*** DATA TO USE ***

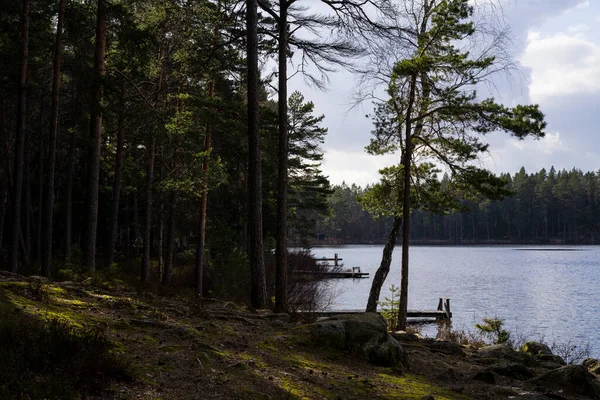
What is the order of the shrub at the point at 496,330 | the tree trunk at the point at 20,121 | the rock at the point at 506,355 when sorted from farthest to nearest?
the shrub at the point at 496,330 → the tree trunk at the point at 20,121 → the rock at the point at 506,355

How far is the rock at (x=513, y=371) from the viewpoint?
8.23m

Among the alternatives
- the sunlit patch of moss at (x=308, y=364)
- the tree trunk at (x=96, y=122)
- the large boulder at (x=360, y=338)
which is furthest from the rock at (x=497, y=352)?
the tree trunk at (x=96, y=122)

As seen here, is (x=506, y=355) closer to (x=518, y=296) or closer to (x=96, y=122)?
(x=96, y=122)

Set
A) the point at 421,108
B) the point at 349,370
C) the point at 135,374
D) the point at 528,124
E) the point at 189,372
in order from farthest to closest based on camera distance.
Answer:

***

AIM: Could you write out the rows above exactly, starting with the line that contains "Among the alternatives" and going on through the last line of the rows?

SOLUTION TO THIS EXERCISE:
Among the alternatives
- the sunlit patch of moss at (x=308, y=364)
- the tree trunk at (x=96, y=122)
- the large boulder at (x=360, y=338)
which is furthest from the rock at (x=497, y=352)?
the tree trunk at (x=96, y=122)

As seen here, is (x=506, y=355) closer to (x=518, y=296) or closer to (x=96, y=122)?
(x=96, y=122)

Set
A) the point at 421,108
B) the point at 349,370
C) the point at 135,374
D) the point at 528,124
E) the point at 189,372
in order from farthest to closest based on camera distance.
Answer:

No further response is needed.